I wish I could be more political towards this question. I wish I could lie and tell you that all writers are members of the cavalry aiming to change and purge the world from all evils. But many writers are fickle and egotistical. Including myself. Not because we are not aware of how our craft could benefit or destroy our surroundings, but because our heads are bubbling cauldrons, sloshing and stirring ideas and traumas that burn at our cerebellums and threaten to blow the whole of our skull if we do not find the gateway to appease them by putting them on paper. When the splinter of a story gets stuck in the middle of the mushy tissue of your brain, you breathe, and eat with, and sleep next to, and go to the bathroom in company of the characters emerging from the soil of your imagination. You are doomed. The story becomes a limb, a molecule in the medulla of your spine. Writers, especially those writing their first book, plunge themselves into ridicule obsession in order to survive, struggle with the intoxicating straggle of pampering this molecule and bringing these characters to life every day or let them rot and reek inside your head, and in consequence, the rest of the universe dims itself to an obscure dot. For lack of a better and more socially conscious response, I would say, that writers have the responsibility to be true to themselves, to write from the core of their being, to be brave, and honest. I think through the centuries there has been a lack of honesty, an urge to gain advantage by pillaging dialogues that do not belong to you, and that has led to cultural appropriation.

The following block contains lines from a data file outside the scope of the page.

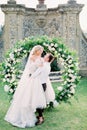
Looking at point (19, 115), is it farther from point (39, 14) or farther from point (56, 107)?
point (39, 14)

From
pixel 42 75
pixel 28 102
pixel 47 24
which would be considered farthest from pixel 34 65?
pixel 47 24

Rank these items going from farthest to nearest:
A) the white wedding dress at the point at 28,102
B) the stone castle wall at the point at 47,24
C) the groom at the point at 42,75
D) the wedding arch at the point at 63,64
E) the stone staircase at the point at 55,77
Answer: the stone castle wall at the point at 47,24
the stone staircase at the point at 55,77
the wedding arch at the point at 63,64
the groom at the point at 42,75
the white wedding dress at the point at 28,102

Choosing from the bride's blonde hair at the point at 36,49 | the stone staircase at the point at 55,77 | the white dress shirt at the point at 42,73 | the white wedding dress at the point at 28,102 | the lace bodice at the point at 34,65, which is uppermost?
the bride's blonde hair at the point at 36,49

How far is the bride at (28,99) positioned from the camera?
7.77 meters

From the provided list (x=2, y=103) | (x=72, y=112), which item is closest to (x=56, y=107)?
(x=72, y=112)

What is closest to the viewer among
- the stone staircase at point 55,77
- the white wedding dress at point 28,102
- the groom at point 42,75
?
the white wedding dress at point 28,102

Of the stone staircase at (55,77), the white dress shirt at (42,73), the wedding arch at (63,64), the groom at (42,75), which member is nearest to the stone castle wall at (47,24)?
the stone staircase at (55,77)

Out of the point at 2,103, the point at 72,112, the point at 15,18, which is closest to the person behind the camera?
the point at 72,112

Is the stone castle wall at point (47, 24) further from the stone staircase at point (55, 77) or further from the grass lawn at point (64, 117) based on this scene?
the grass lawn at point (64, 117)

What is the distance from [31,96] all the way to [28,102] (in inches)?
5.5

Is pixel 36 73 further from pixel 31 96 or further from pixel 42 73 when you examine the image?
pixel 31 96

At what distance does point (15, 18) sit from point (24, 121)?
26.9 feet

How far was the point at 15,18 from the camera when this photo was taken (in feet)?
50.2

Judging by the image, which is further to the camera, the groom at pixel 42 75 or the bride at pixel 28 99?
the groom at pixel 42 75
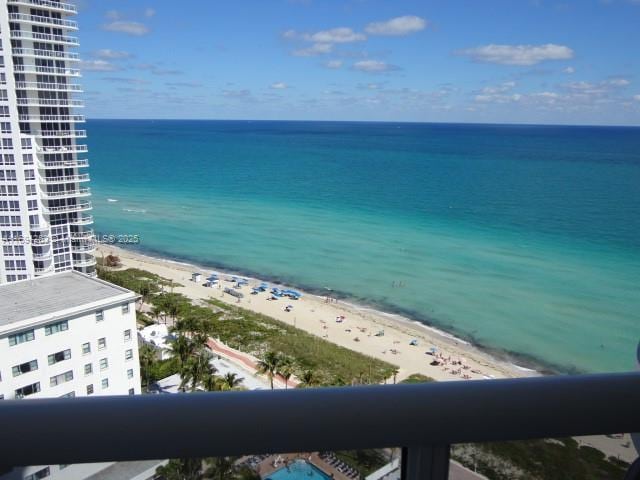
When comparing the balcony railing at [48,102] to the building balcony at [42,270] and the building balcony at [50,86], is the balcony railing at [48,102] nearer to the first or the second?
the building balcony at [50,86]

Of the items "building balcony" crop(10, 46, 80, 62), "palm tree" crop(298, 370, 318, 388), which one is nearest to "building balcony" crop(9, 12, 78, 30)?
"building balcony" crop(10, 46, 80, 62)

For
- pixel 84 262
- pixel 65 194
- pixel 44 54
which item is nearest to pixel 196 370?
pixel 65 194

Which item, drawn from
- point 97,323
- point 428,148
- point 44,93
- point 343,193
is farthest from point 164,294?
point 428,148

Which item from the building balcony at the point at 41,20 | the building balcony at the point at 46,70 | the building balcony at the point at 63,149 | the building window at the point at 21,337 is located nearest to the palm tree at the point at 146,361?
the building window at the point at 21,337

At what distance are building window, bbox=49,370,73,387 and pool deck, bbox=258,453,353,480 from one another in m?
8.97

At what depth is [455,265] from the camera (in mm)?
23797

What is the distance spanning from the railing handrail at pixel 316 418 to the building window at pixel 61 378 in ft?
29.4

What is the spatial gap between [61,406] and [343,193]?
4242cm

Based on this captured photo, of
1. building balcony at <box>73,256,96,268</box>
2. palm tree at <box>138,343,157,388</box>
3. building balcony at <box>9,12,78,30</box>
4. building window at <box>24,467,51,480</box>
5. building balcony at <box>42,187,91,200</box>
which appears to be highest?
building balcony at <box>9,12,78,30</box>

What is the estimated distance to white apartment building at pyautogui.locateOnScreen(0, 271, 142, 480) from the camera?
8.04m

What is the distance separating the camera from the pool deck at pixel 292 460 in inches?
21.8

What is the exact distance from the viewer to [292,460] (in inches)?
22.0

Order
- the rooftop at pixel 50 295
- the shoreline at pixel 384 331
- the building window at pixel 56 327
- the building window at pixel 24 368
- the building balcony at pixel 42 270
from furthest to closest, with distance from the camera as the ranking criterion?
the building balcony at pixel 42 270, the shoreline at pixel 384 331, the rooftop at pixel 50 295, the building window at pixel 56 327, the building window at pixel 24 368

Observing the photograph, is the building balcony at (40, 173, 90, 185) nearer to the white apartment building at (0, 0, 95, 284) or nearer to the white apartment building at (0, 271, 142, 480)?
the white apartment building at (0, 0, 95, 284)
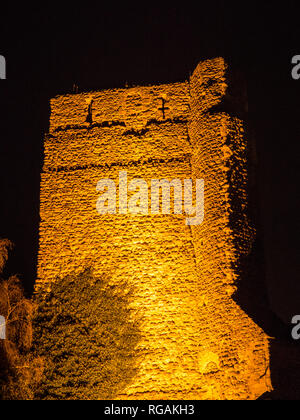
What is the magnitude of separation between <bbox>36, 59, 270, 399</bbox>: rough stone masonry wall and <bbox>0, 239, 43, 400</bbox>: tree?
2.15ft

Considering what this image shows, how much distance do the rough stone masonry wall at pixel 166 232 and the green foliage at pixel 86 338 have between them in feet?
0.87

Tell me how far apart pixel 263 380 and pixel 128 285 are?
352cm

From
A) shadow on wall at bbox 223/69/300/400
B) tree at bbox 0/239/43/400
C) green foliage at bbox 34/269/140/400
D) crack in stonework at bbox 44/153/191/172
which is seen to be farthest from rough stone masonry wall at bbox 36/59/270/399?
tree at bbox 0/239/43/400

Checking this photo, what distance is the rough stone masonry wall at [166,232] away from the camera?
13805 millimetres

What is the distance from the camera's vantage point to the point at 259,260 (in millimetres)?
14391

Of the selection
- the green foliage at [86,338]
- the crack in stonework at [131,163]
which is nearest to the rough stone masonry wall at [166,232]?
the crack in stonework at [131,163]

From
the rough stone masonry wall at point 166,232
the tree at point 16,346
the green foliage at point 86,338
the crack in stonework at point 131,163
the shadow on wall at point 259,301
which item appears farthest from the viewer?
the crack in stonework at point 131,163

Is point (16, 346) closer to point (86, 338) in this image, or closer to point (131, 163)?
point (86, 338)

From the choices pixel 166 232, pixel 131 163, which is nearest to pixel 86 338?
pixel 166 232

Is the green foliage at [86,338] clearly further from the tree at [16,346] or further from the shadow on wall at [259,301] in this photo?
the shadow on wall at [259,301]

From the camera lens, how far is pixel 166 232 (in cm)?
1509

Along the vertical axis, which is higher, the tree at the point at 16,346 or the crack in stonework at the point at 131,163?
the crack in stonework at the point at 131,163

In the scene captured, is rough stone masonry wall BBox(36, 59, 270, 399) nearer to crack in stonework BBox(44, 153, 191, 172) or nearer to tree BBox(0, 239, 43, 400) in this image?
crack in stonework BBox(44, 153, 191, 172)

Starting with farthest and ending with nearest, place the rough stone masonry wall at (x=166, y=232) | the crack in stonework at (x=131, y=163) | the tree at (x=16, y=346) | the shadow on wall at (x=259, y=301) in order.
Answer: the crack in stonework at (x=131, y=163) < the tree at (x=16, y=346) < the rough stone masonry wall at (x=166, y=232) < the shadow on wall at (x=259, y=301)
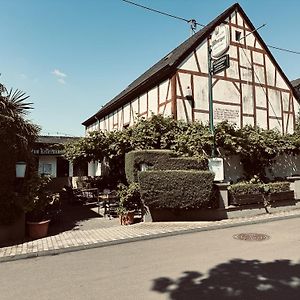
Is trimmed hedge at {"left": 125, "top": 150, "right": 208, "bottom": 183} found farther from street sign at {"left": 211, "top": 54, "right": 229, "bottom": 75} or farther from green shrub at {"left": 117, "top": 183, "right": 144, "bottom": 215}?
street sign at {"left": 211, "top": 54, "right": 229, "bottom": 75}

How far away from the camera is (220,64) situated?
1169 centimetres

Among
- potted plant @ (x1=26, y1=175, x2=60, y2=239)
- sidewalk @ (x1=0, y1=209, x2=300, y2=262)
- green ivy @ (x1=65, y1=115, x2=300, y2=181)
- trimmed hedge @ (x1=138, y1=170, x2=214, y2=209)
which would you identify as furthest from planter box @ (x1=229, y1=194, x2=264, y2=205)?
potted plant @ (x1=26, y1=175, x2=60, y2=239)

We are no longer in an era where a white straight male can give himself the right to write without a care in the world a story from the perspective of a woman. That era should have never existed in the first place. But it did, and it molded and disfigured many concepts and judgments that society should have understood differently. But that is a whole other subject I cannot delve into at the moment or I would need five meters of parchment to rant about it. So, I would just say, that if as a writer, you are absorbed and neck-deep in the abyss of your story, that is fine, but be aware of the honesty of your words, of the truthfulness of your characters. Why are you so keen to write this? Where are these characters coming from? Are you the right person to breathe life into them? To give them justice?

What are you working on now and who are you hoping to reach?

I am working on a novel inspired in my childhood, losing my parents to cancer, growing up with my portentously religious grandmother, coming out of the closet in the small town where I grew up, but everything in it suffused with the screen of magical realism. Honestly, first and foremost, the one thing I am hoping to reach right now is the ending.

Why did you choose Belgrade? Did you find your inspiration?

I have no idea why I chose Belgrade. It sounded exotic, and when I reviewed the website and read the testimonies of the other artists, an impulsive yearn swelled inside my chest. I do not regret this choice at all. It was a magnificent experience. The city regaled me with everything I needed. It was a very lonely experience as well, in the best possible way. Writing in itself is a lonely craft. You have to discipline yourself, build up the structure of your days, exercise your passion without spoiling it with the venom of frustration. My time in Belgrade was a heightened practice of all this, but the fairytale quality of this megalopolis softens the edges of this process and injects it with a garden-fresh exuberance.

Your message to writers coming to Belgrade in the future?

Let yourself be swallowed by the mysticism of the place.